"That's not good enough."
I recall watching the Leafs skate one morning this summer.
It was late August, around 9:30 a.m. at the MasterCard Centre. Since camp had not started yet, this was an optional skate. In fact, the players each chipped in a few bucks for the ice (as per NHL policy) and as a game of intramural shinny broke out, the only thing on the line was breakfast and bragging rights.
The mood was decidedly upbeat that morning.
There were some nifty moves, some dazzling saves, some over-the-top goal celebrations. There were no coaches on the ice – just young players looking forward to the start of a new season, young players hoping to etch greatness on a clean slate.
So when J.S. Giguere blasted his teammates last night after losing to Tampa, it was more than just a wake-up call. It was a clear sign the room, once relaxed and confident and upbeat, is now teetering on the brink of internecine dysfunction.
Giguere: "We had a big opportunity at the beginning of the game, a 5-on-3. When you get those chances at the beginning of the game, you've got to bury one, you've got to score. You've got to get something going. We couldn't manage. We just weren't ready to compete. We played better in the second and the third, but that's not good enough."
That last phrase seems to surface every decade in Hogtown:
"We're dissatisfied with the number of goals we're giving up. If it keeps up we will be finishing up in the seventh or eighth position in the overall standings and that's not good enough." – Coach Roger Neilson, after a 7-6 loss to Washington in 1978.
"We're trying our best and if that's not good enough it's up to someone else to do something about it. We're trying our best and that's all we can do. If the fans want to react to it, that's up to them. They paid for their tickets, but I still think it's horseshit." – Borje Salming, after an 8-0 playoff loss to Detroit in 1988 prompted Leaf fans to litter the Gardens ice with debris.
"I was satisfied with our effort but if we're satisfied with going on the road and losing, that's not good enough." – Coach Tom Watt, after the Leafs lost three straight on the road in 1992, fading hopes for a playoff spot.
"Goal slumps don't bother me, never have… We probably had five or six good scoring chances in our last game, we just didn't finish. When you're losing, that's not good enough. We have to find a way to play better." – Shayne Corson in 2001, while in the midst of a 30-game goalless drought.

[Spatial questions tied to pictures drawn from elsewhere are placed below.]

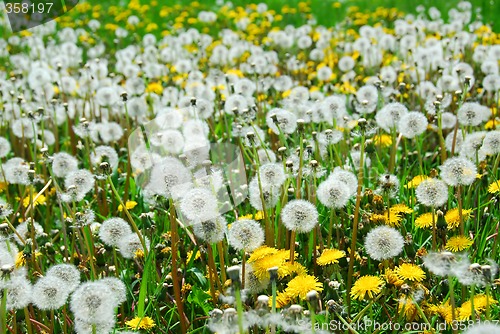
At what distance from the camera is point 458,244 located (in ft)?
7.31

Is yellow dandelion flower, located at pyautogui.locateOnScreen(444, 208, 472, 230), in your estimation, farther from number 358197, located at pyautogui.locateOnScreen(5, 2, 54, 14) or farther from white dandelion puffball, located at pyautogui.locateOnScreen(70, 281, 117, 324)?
→ number 358197, located at pyautogui.locateOnScreen(5, 2, 54, 14)

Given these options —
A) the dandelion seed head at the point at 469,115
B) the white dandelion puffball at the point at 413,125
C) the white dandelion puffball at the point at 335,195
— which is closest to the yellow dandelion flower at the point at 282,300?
the white dandelion puffball at the point at 335,195

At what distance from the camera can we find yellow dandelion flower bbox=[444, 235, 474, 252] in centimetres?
221

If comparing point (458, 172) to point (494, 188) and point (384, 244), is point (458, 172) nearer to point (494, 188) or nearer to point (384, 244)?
point (494, 188)

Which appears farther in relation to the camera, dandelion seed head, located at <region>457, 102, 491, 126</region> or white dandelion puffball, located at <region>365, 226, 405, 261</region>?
dandelion seed head, located at <region>457, 102, 491, 126</region>

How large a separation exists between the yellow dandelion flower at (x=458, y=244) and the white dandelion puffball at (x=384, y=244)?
0.88ft

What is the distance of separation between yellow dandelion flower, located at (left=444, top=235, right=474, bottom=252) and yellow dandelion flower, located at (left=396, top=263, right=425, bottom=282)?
0.99ft

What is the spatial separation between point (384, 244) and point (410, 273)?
0.14 m

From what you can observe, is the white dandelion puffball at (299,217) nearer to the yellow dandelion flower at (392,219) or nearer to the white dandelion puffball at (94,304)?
the yellow dandelion flower at (392,219)

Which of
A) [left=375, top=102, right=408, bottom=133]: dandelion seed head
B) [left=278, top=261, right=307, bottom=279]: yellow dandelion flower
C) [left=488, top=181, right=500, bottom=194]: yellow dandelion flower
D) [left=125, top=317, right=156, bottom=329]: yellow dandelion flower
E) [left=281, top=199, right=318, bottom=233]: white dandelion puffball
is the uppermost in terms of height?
[left=375, top=102, right=408, bottom=133]: dandelion seed head

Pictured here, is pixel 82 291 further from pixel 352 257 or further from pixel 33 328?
pixel 352 257

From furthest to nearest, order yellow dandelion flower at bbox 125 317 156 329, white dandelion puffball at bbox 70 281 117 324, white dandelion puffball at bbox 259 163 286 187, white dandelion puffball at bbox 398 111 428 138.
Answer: white dandelion puffball at bbox 398 111 428 138
white dandelion puffball at bbox 259 163 286 187
yellow dandelion flower at bbox 125 317 156 329
white dandelion puffball at bbox 70 281 117 324

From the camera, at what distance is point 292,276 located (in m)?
2.13

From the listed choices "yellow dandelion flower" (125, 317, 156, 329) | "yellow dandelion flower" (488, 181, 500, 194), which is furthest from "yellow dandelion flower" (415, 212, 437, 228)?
"yellow dandelion flower" (125, 317, 156, 329)
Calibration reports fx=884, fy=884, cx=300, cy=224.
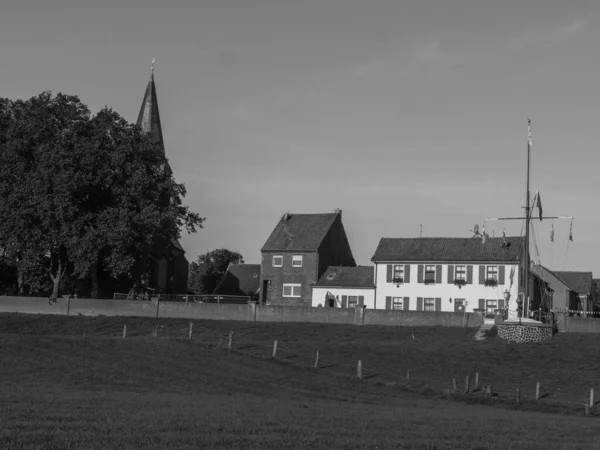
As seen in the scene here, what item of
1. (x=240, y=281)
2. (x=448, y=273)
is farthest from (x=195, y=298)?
(x=240, y=281)

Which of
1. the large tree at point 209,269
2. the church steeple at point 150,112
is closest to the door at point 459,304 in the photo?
the church steeple at point 150,112

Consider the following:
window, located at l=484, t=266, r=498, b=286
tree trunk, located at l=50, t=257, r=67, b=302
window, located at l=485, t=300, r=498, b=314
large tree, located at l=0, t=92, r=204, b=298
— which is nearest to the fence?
large tree, located at l=0, t=92, r=204, b=298

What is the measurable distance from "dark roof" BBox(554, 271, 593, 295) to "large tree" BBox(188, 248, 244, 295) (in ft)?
148

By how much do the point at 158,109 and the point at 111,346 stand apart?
6969 cm

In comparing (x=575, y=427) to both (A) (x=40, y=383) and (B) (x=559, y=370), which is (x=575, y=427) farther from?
(B) (x=559, y=370)

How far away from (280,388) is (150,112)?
7651cm

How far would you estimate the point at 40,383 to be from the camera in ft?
99.1

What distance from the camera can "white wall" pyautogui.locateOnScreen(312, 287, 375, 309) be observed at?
7519 centimetres

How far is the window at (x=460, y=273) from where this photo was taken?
72000 mm

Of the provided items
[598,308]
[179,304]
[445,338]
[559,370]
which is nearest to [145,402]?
[559,370]

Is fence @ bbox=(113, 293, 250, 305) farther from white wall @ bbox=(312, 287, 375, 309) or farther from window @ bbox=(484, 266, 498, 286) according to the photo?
window @ bbox=(484, 266, 498, 286)

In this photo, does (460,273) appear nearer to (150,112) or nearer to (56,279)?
(56,279)

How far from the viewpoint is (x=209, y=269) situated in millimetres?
129500

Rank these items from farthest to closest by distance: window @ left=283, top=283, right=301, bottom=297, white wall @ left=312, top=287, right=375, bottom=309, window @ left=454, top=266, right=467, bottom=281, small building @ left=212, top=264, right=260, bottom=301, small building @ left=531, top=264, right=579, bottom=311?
small building @ left=212, top=264, right=260, bottom=301
small building @ left=531, top=264, right=579, bottom=311
window @ left=283, top=283, right=301, bottom=297
white wall @ left=312, top=287, right=375, bottom=309
window @ left=454, top=266, right=467, bottom=281
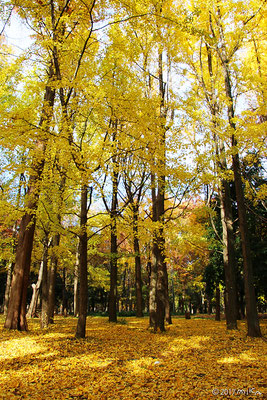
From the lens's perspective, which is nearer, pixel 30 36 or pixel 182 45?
pixel 30 36

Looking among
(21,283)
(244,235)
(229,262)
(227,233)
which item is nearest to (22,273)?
(21,283)

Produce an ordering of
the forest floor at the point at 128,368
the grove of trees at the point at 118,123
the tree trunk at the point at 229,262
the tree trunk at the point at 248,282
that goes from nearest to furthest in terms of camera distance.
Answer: the forest floor at the point at 128,368 < the grove of trees at the point at 118,123 < the tree trunk at the point at 248,282 < the tree trunk at the point at 229,262

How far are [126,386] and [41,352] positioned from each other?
2.31 meters

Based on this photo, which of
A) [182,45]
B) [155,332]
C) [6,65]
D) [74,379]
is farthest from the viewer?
[182,45]

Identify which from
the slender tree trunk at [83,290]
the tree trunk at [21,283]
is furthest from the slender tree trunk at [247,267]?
the tree trunk at [21,283]

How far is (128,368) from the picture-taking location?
4543mm

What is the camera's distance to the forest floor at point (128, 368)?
347 centimetres

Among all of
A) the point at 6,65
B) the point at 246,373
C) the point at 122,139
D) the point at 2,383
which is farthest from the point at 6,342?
the point at 6,65

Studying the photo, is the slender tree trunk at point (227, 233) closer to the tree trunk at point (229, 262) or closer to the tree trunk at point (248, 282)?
the tree trunk at point (229, 262)

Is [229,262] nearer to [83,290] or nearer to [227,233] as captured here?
[227,233]

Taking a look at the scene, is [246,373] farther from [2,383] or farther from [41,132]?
[41,132]

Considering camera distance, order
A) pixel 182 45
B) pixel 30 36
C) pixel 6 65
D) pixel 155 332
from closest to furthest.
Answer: pixel 30 36 < pixel 155 332 < pixel 6 65 < pixel 182 45

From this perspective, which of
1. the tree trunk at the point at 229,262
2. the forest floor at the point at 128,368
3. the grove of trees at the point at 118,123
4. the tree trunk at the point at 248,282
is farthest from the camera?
the tree trunk at the point at 229,262

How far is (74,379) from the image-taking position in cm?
395
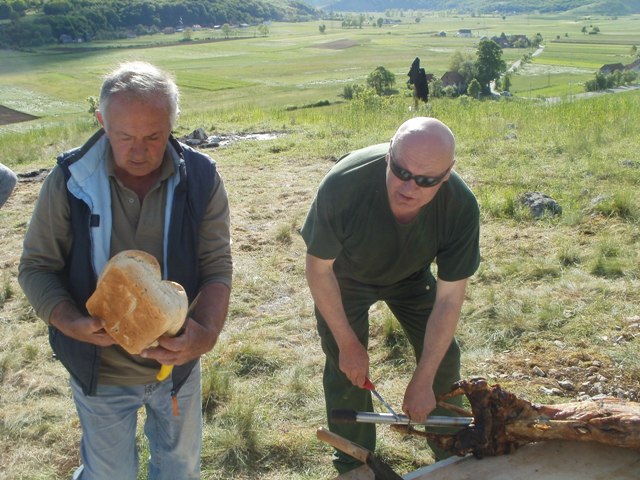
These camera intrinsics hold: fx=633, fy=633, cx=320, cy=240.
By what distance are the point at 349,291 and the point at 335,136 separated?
9563mm

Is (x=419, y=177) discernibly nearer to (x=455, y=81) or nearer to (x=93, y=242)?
(x=93, y=242)

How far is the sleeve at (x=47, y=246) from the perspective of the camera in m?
2.08

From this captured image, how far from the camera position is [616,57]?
67.1 metres

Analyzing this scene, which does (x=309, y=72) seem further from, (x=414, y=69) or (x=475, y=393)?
(x=475, y=393)

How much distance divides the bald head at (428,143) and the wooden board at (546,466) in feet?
3.74

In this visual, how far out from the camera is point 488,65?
1834 inches

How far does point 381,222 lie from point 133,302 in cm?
123

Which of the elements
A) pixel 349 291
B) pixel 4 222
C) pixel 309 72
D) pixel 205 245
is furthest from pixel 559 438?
pixel 309 72

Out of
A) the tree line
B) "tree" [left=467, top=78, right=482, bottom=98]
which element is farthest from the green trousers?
the tree line

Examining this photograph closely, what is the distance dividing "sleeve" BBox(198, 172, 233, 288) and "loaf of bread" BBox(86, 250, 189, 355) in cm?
36

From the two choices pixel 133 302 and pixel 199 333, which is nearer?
pixel 133 302

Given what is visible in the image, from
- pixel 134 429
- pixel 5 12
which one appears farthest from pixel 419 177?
pixel 5 12

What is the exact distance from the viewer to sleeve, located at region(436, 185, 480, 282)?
2699mm

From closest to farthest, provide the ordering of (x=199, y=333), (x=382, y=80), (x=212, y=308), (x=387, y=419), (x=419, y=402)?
(x=199, y=333) < (x=212, y=308) < (x=387, y=419) < (x=419, y=402) < (x=382, y=80)
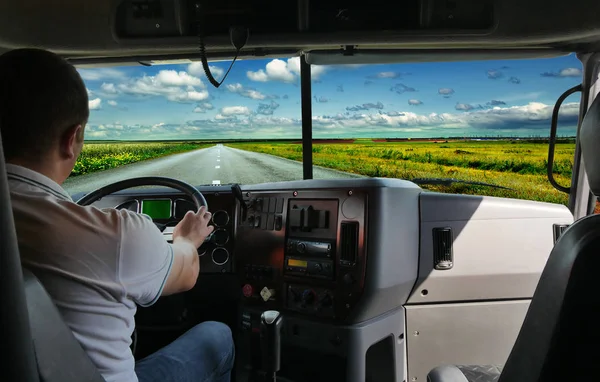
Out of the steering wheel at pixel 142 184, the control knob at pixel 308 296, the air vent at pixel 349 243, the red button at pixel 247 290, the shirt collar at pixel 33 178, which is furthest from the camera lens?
the red button at pixel 247 290

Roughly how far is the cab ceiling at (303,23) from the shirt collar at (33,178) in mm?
1400

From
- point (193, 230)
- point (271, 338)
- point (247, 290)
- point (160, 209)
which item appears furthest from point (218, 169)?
point (193, 230)

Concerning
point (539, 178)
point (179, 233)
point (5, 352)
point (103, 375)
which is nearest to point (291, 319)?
point (179, 233)

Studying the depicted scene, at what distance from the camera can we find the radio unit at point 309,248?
7.92ft

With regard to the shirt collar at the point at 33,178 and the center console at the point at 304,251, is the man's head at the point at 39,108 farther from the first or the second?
the center console at the point at 304,251

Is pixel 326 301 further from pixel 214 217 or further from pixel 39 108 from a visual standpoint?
pixel 39 108

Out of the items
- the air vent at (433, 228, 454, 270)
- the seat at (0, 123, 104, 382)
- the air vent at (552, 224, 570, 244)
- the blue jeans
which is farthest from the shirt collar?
the air vent at (552, 224, 570, 244)

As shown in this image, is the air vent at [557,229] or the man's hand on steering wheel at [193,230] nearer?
the man's hand on steering wheel at [193,230]

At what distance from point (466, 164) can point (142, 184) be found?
1766 millimetres

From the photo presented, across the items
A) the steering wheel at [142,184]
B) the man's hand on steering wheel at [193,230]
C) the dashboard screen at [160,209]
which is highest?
the steering wheel at [142,184]

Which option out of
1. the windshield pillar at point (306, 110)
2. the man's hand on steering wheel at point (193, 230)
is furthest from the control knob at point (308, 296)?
the man's hand on steering wheel at point (193, 230)

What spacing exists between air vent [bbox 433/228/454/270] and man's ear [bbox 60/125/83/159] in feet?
6.18

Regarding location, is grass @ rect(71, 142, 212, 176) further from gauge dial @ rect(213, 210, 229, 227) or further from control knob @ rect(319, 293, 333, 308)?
control knob @ rect(319, 293, 333, 308)

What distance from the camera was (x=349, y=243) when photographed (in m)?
2.34
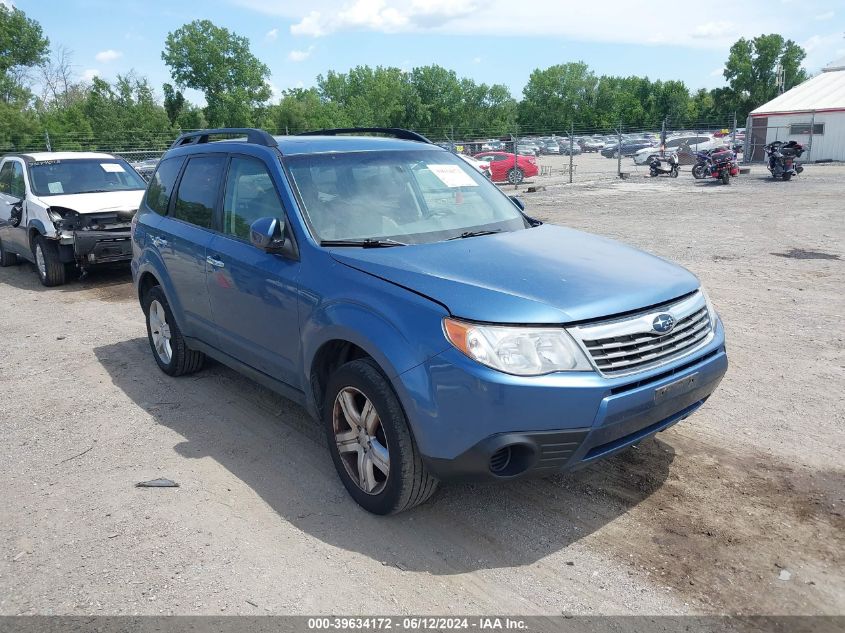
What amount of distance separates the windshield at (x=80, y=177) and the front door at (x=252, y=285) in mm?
6923

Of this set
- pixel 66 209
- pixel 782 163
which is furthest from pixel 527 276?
pixel 782 163

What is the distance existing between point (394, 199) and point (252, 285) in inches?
40.3

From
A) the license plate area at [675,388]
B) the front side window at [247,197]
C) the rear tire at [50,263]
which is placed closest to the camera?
the license plate area at [675,388]

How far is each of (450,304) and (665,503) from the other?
1.60 meters

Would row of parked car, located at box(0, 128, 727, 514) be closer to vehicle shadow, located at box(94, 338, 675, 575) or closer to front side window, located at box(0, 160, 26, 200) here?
vehicle shadow, located at box(94, 338, 675, 575)

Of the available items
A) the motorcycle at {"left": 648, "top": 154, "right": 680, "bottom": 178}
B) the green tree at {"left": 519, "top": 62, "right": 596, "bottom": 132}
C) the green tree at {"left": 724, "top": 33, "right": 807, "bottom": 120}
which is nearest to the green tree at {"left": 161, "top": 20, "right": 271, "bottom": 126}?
the green tree at {"left": 519, "top": 62, "right": 596, "bottom": 132}

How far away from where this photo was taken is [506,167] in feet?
98.4

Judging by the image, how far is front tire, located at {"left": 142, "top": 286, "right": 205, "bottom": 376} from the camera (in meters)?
5.68

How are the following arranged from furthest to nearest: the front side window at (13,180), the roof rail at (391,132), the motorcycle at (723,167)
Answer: the motorcycle at (723,167), the front side window at (13,180), the roof rail at (391,132)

You know what's really not good enough? Some of the dubious numbers this team has "earned" over their first 14 games in a 30-team league:
- GOALS PER GAME AVERAGE: 2.21 (League Rank 29)
- POWER PLAY: 12.1 per cent (League Rank 23)
- POINTS: 13 (League Rank 25)
- PENALTY KILLING: 78.3 (League Rank 25)
- GOALS SCORED IN FIRST PERIODS: 8 (League Rank 27)
- 5-ON-5 GOALS: 23 (League Rank 21)
- NUMBER OF TIMES SHUTOUT: 3 (League Rank 30)
It's hard not to feel a little sorry for Jiggy and The Monster at this point. I mean, they can stand on their heads and juggle Ginsu knives for 60 minutes and it won't matter one damn bit if the team in front of them can't even score a single goal.
And you know what's truly frightening? As the Leafs get ready to take on Florida tonight, as the team struggles to turn around a season that has gone from magic to misery over the past 10 games, nobody seems to possess a blueprint that will fix this crumbling mess.
I know it's still early. But inertia is no way to get out of a vortex.